The Black Revolution on Campus

Description

The Black Revolution on campus dared to challenge white racism in American education. Calling all students and activists to join with John Bracey, Stefan Bradley, and Shirletta Kinchen for this discussion of the black student struggle, Black Studies, and the long efforts at CUNY, in the Ivy League, and across the country to desegregate and liberate the university and the curriculum.

Speakers

  • John Bracey, Jr.

    University of Massachusetts, Amherst

    Professor John H. Bracey, Jr., has taught in the W.E.B. Du Bois Department of Afro-American Studies at the University of Massachusetts at Amherst since 1972. He is now serving a second stint as department chair, and is co-director of the department’s graduate certificate in African Diaspora Studies. His major academic interests are in African American social history, radical ideologies and movements, and the history of African American Women and more recently the interactions between Native Americans and African Americans, and Afro-Latinos in the United States. During the 1960s, Professor Bracey was active in the Civil Rights, Black Liberation, and other radical movements in Chicago. Since his arrival at UMASS he has maintained those interests and commitments both on campus and in the wider world.

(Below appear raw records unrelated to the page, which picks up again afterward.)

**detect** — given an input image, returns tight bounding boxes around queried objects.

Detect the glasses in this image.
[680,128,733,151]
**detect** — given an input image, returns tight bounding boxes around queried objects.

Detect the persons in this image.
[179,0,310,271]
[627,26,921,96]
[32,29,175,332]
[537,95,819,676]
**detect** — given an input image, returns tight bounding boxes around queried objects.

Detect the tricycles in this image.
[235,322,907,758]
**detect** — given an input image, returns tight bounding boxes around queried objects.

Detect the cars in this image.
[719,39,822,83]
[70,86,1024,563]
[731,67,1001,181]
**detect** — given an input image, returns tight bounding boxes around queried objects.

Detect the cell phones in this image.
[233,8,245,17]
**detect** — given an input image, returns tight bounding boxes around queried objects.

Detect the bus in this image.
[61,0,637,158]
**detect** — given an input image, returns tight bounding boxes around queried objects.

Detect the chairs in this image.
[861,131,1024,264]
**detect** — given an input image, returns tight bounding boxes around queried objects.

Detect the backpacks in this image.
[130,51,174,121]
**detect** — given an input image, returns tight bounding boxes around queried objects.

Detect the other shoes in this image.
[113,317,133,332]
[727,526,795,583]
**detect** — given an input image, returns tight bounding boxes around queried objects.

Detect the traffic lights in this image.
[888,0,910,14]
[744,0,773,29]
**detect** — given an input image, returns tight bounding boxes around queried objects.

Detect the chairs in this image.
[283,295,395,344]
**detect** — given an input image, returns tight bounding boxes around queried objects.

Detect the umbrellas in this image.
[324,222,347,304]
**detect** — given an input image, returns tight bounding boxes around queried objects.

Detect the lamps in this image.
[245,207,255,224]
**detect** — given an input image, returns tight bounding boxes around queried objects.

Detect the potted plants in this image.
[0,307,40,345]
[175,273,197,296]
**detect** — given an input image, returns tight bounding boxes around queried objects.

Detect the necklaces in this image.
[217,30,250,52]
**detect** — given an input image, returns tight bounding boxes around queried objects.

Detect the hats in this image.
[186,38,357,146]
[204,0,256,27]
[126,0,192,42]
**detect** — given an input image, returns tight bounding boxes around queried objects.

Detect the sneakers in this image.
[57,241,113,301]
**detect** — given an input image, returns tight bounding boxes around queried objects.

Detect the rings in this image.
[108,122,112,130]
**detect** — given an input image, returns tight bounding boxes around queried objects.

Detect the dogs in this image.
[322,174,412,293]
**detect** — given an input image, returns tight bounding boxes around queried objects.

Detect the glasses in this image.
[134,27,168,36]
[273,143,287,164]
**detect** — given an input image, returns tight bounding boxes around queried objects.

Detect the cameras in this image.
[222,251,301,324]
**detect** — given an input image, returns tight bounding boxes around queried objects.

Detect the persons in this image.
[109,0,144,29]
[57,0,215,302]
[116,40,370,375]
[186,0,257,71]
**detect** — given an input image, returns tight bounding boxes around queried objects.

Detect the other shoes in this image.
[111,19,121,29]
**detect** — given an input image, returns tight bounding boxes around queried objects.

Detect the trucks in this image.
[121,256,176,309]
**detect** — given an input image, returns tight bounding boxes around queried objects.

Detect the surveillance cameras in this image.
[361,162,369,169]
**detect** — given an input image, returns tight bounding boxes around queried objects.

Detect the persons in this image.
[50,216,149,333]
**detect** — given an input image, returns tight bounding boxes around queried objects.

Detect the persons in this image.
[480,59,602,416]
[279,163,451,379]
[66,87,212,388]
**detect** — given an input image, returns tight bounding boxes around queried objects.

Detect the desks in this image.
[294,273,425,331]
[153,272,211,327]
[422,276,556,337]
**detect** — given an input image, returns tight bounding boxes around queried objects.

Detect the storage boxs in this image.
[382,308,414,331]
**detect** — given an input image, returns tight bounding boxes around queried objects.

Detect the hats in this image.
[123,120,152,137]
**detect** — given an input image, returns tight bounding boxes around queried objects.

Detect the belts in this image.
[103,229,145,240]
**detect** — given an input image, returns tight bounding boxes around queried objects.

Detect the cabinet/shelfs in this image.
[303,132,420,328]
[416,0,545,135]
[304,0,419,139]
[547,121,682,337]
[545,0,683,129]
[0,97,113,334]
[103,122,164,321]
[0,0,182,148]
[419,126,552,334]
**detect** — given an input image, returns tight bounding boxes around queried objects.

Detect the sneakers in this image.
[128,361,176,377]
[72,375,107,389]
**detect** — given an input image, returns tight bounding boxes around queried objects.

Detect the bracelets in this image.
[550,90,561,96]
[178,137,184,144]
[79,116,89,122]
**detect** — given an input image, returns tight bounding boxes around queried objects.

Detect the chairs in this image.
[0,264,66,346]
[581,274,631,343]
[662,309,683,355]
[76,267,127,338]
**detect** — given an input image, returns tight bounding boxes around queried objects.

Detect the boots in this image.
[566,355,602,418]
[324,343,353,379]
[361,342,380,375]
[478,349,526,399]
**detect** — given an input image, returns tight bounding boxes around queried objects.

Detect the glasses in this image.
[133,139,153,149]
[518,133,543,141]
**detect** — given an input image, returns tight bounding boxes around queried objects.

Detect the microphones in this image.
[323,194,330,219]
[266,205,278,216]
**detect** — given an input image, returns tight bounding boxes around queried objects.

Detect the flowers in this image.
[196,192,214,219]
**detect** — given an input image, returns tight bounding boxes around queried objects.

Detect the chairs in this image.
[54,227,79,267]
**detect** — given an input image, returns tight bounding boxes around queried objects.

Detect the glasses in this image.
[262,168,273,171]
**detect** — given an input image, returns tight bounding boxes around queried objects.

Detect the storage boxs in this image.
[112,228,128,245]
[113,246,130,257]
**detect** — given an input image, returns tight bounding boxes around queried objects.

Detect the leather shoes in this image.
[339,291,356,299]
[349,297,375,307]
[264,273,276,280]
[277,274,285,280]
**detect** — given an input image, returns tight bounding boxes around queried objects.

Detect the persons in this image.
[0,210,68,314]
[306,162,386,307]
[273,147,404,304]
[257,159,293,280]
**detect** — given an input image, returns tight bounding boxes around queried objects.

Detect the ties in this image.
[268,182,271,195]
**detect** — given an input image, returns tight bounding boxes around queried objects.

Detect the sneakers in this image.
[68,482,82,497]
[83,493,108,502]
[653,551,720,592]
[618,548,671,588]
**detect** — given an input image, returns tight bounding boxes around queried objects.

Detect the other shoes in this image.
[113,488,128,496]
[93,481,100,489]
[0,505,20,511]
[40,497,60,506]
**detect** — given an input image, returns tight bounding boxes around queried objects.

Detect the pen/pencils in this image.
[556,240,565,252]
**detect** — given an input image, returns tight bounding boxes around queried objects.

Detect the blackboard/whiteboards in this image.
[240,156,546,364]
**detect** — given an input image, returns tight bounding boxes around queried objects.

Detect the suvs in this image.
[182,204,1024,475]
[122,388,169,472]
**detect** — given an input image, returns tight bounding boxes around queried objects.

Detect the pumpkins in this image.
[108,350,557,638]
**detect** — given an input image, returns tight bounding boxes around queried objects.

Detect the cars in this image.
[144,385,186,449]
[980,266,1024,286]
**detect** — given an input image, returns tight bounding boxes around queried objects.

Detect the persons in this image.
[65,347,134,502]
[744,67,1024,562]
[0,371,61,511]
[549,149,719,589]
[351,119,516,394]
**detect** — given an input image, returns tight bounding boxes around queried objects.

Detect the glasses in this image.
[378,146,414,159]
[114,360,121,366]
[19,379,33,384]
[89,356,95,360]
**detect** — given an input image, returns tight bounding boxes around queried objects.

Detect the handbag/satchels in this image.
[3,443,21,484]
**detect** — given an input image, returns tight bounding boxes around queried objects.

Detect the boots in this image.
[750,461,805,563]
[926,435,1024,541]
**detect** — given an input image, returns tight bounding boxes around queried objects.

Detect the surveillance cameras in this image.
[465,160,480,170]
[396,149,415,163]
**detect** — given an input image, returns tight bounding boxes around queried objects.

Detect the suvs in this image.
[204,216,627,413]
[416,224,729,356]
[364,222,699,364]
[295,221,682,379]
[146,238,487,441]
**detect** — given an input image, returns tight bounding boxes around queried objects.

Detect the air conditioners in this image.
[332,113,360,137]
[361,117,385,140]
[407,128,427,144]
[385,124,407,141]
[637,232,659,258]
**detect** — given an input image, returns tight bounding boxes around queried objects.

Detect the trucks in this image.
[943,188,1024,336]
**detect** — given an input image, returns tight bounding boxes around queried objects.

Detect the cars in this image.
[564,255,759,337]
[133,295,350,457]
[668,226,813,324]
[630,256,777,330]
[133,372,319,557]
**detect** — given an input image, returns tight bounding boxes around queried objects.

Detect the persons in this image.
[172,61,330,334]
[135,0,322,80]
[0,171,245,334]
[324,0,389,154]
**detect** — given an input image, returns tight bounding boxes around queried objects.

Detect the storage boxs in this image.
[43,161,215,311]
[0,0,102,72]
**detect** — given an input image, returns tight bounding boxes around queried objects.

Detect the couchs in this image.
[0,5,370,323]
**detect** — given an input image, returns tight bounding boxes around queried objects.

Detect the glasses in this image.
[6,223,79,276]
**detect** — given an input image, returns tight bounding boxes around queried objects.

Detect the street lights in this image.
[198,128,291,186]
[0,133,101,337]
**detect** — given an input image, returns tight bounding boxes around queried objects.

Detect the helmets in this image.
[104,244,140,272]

    His publications include several co-edited volumes: Black Nationalism in America (1970); the prize winning African American Women and the Vote: 1837-1965 (1997); Strangers and Neighbors: Relations between Blacks and Jews in the United States (with Maurianne Adams, 1999); and, African American Mosaic: A Documentary History from the Slave Trade to the Twenty-First Century (with Manisha Sinha, 2004).

    Professor Bracey’s scholarship also includes editorial work on the microfilm series Black Studies Research Sources (LexisNexis), which includes the Papers of the NAACP, Amiri Baraka, the Revolutionary Action Movement, A. Phillip Randolph, Mary McLeod Bethune, the National Association of Colored Women’s Clubs, and the Papers of Horace Mann Bond. Professor Bracey is a co-editor with Professor James Smethurst and Professor Emerita Sonia Sanchez of SOS: Calling All Black People: A Black Arts Movement Reader (2014).

  • Stefan Bradley

    Loyola Marymount University

    Stefan Bradley is Professor and Chair of African American Studies at Loyola Marymount University. His primary research area is recent African American and higher education history. He is interested in the role that youth have played in shaping post-WWII American society. More specifically, he is fascinated with the efforts and abilities of black college students to change not only their scholastic environments but also the communities that surrounded their institutions of higher learning. Amazingly, young people, by way of protests and demands, have been able to influence college curricula as well as the policies of their schools.

    This interest in the movements of these young people has led him to study black student activism at Ivy League universities. His most recent book, Upending the Ivory Tower: Civil Rights, Black Power and the Ivy League, details the progressive efforts of black people at eight elite universities during the postwar era to not only desegregate campuses but decolonize knowledge. His first book, Harlem vs. Columbia University: Black Student Power in the Late 1960s, deals with black students who risked their educations (and potentially their lives) during the famous controversy that took place at Columbia University in 1968-1969. His co-edited book Alpha Phi Alpha: A Legacy of Greatness, The Demands of Transcendence, covers the creation and evolution of the nation's first black collegiate fraternity, Alpha Phi Alpha, which was founded at Cornell University.

    After the uprisings in Ferguson, Missouri and elsewhere occurred, his work on student/youth activism has been discussed in media outlets such as the Harvard Law Review, The New York Times, NPR, C-Span2 BookTV, CNN, Al-Jazeera, MSNBC, BBC, and BET.

  • Shirletta Kinchen

    University of Louisville

    Dr. Kinchen is Associate Professor of Pan-African Studies at the University of Louisville. She holds a PhD from the Department of History and Geography at the University of Central Oklahoma. She studies African American history, with a particular focus on the Civil Rights Movement and the Black Power Movement, and 20th Century US History.

    Her book, Black Power in the Bluff City: African American Youth and Student Activism in Memphis, 1965-1975 and her continuing research examines the impact, influence, and intersection of the Civil Rights and Black Power Movements on youth and student activism in Memphis, Tennessee.